The stone dust content seems pretty high for stone based blanks. I would think the key would be finding the saturation point of stone to the type of resin you using. Likely getting it thoroughly mixed and the dust coated in order to get it to stick is key. 

While I have seen them cracked and broken, I haven’t seen any rounded corners or other surface or edge that you may see from a cast blank. Makes me wonder if it all does since and there is a sacrificial layer.

pressure casting may be key. There are some materials that get made under physical pressure ie. MDF vs just atmospheric pressure.

One other thing to consider would be particle consistency. Obviously the stone blanks use a very consistent very fine particle to give a solid look. Little chunks mixed in results in a whole different outcome.


----------



## civilwartalk (May 12, 2021)

The harder I attempt to come up with a method that this will work with, the more problems I see with it.

I think I'm going to attempt something more like this:





						Wenge, Brass and Soapstone
					

This was a fun one!  I was pulling my summer tires out from under the front porch and an oppossum had found its way under them, made a nest, and subsequently passed on. It stank. So I had the unenviable job of extracting it. In the process of cleaning out the nest, I found a bag with rocks in it...



					www.penturners.org
				




If I get a set of these blades:








						Incredible Blades, Carbide Cutting Rods, 2 Pack
					

Amazing deals on this 2Pk Incredible Blade Carbide Cutting Rods at Harbor Freight. Quality tools & low prices.




					www.harborfreight.com
				




Maybe I can cut the brick into nice size segments, maybe even cut the corners off. The hard part would be drilling a hole in the brick without breaking things... Not sure I can count on cutting them on the lathe. Probably easier and safer to sand them down to the appropriate size...

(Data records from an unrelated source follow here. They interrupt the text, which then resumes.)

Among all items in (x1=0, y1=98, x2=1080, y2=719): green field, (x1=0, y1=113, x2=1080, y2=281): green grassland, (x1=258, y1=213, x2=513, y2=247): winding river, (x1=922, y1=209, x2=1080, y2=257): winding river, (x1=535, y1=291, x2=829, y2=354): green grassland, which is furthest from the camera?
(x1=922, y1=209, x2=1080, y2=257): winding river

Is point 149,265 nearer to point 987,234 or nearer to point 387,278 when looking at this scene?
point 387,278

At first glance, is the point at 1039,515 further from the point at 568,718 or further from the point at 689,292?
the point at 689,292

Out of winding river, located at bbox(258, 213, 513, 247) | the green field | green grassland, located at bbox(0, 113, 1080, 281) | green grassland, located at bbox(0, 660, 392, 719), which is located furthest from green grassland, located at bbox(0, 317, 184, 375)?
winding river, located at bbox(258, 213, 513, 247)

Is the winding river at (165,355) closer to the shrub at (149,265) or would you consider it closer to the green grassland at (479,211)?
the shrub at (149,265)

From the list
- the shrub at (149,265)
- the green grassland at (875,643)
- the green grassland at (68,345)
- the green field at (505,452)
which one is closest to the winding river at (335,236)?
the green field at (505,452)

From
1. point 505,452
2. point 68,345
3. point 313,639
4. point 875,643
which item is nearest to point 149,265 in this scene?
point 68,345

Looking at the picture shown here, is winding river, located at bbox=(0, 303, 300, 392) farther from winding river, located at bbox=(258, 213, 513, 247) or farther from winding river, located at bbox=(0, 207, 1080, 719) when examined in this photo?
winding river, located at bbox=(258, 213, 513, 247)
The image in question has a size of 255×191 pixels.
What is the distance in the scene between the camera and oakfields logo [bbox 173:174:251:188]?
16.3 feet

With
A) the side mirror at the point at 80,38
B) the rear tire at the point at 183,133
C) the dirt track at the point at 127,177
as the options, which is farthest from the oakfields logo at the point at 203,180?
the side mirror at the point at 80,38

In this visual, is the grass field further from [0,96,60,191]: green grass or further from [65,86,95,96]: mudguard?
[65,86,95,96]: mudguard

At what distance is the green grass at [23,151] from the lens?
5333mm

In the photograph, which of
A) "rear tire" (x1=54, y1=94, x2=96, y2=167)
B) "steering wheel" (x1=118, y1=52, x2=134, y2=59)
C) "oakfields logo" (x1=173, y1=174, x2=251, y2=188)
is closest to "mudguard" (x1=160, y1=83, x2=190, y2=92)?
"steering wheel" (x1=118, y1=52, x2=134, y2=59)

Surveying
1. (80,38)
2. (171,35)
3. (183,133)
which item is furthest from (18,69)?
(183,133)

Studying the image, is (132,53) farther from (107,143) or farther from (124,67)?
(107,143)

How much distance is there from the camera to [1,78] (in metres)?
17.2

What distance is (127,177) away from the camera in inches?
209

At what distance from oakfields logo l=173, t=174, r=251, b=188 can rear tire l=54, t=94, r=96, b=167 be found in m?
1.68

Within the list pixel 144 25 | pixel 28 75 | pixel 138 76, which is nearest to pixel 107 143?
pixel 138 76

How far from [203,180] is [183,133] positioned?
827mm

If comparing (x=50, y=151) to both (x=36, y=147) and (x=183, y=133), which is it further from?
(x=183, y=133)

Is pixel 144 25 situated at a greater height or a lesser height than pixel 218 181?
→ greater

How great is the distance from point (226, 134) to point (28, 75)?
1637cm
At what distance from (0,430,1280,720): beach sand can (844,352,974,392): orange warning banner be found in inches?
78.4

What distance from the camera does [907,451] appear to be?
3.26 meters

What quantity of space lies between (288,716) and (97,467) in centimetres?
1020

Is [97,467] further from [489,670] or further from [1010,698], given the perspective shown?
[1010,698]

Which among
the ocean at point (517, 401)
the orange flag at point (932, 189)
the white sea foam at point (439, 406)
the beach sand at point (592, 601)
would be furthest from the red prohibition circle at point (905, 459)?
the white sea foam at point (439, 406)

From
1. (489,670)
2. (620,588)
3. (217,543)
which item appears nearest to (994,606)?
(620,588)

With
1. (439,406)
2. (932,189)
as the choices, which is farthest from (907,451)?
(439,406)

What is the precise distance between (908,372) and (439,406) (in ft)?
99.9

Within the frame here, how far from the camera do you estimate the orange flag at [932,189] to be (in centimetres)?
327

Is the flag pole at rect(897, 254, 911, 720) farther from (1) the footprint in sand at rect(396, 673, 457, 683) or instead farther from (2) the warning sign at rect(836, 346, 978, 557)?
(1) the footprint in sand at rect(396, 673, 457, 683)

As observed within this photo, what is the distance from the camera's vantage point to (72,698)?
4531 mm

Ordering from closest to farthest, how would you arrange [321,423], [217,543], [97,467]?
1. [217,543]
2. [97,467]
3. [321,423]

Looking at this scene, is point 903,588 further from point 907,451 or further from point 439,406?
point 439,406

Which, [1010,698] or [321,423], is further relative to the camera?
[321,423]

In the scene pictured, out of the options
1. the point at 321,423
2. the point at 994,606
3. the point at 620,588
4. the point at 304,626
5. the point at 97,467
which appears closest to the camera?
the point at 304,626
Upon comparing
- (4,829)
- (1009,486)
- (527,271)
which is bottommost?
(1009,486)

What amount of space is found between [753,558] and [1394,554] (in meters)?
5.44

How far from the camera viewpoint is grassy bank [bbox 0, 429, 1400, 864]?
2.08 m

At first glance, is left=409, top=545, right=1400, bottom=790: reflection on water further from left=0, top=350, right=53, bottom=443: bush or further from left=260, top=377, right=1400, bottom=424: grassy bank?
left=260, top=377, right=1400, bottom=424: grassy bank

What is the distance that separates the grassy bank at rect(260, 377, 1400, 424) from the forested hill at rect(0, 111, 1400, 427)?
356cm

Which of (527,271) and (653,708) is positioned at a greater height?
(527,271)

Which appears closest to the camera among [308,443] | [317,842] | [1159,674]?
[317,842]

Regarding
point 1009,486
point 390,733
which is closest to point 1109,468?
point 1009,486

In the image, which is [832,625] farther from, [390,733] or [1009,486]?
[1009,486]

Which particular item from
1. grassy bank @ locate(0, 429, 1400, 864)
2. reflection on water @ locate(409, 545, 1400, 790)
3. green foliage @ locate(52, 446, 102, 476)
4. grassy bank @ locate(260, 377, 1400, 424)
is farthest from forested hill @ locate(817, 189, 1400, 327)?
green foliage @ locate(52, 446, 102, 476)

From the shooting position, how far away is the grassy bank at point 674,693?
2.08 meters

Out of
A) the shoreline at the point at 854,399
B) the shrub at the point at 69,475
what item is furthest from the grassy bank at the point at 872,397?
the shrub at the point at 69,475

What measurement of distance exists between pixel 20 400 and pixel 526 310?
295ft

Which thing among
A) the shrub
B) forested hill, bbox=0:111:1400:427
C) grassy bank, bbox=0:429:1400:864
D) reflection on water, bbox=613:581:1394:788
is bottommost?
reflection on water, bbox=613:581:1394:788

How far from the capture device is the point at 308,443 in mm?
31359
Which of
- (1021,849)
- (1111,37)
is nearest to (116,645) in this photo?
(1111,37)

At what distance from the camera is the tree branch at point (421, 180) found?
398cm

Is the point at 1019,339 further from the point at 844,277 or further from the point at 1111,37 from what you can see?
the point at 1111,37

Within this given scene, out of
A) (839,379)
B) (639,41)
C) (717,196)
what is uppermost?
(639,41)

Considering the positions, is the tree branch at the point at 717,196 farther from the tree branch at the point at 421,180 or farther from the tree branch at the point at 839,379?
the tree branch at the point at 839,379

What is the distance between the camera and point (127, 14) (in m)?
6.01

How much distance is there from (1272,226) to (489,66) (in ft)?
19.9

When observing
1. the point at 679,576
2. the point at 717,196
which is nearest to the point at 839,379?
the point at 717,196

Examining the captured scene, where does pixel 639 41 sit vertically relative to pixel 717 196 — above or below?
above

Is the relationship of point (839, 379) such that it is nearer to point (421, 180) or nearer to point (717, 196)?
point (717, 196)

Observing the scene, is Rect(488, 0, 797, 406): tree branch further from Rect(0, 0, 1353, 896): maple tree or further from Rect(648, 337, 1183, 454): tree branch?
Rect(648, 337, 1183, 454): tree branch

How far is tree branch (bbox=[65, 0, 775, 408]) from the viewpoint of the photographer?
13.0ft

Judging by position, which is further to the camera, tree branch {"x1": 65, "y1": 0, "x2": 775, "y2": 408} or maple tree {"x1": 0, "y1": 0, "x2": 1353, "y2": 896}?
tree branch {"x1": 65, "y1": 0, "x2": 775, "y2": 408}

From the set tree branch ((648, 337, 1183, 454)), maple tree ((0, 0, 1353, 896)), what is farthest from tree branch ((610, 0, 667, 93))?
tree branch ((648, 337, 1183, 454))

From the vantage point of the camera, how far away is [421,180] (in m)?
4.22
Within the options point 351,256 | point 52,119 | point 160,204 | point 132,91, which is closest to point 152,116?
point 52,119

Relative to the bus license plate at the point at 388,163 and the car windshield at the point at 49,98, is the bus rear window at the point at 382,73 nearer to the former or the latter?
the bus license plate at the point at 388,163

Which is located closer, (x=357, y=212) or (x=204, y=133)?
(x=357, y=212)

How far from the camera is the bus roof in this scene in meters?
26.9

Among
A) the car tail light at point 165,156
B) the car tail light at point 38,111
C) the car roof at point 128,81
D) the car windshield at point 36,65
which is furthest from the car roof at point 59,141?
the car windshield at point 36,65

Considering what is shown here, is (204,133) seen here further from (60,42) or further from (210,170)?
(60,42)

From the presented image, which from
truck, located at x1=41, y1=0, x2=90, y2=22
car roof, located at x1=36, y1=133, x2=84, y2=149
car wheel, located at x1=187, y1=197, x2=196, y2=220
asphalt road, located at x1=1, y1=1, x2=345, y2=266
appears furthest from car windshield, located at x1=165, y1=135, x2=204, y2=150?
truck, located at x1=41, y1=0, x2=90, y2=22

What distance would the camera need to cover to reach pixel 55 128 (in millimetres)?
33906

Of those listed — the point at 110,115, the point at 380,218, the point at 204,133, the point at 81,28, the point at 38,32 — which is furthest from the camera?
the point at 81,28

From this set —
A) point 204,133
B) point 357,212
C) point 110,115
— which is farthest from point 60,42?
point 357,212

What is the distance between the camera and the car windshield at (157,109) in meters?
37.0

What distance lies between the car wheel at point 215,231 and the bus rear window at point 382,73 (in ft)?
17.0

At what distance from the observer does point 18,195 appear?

With patience, and some ingenuity, maybe even a jig, I might be able to pull this off....

I will need to go get a brick to practice with.... before I break a bunch of historic bricks....


----------



## Joebobber (May 12, 2021)

I happen to have a few soapstone blocks cut into pen blanks if you need some.  They are all greyish though...  i have a 20lb chunk from India that is blue and green with some red, but I haven't cut into it yet.  Soapstone is a great way to go.  Or even better Pipestone.  I forget the actual name of it, but it sure looks brick like!  I have a little left if you wanted a picture of it.


----------



## civilwartalk (May 13, 2021)

Joebobber said:


> I happen to have a few soapstone blocks cut into pen blanks if you need some.  They are all greyish though...  i have a 20lb chunk from India that is blue and green with some red, but I haven't cut into it yet.  Soapstone is a great way to go.  Or even better Pipestone.  I forget the actual name of it, but it sure looks brick like!  I have a little left if you wanted a picture of it.


That's actually not a bad idea, I'm willing to attempt anything to practice first before I make a complete fool of myself.  At least if I know someone was successful before me, than I can follow that example, and see what I can learn....

We will have to chat privately and discuss, I'm interested!


----------



## Joebobber (May 13, 2021)

Catlinite is what pipestone is.  It just came to me.


----------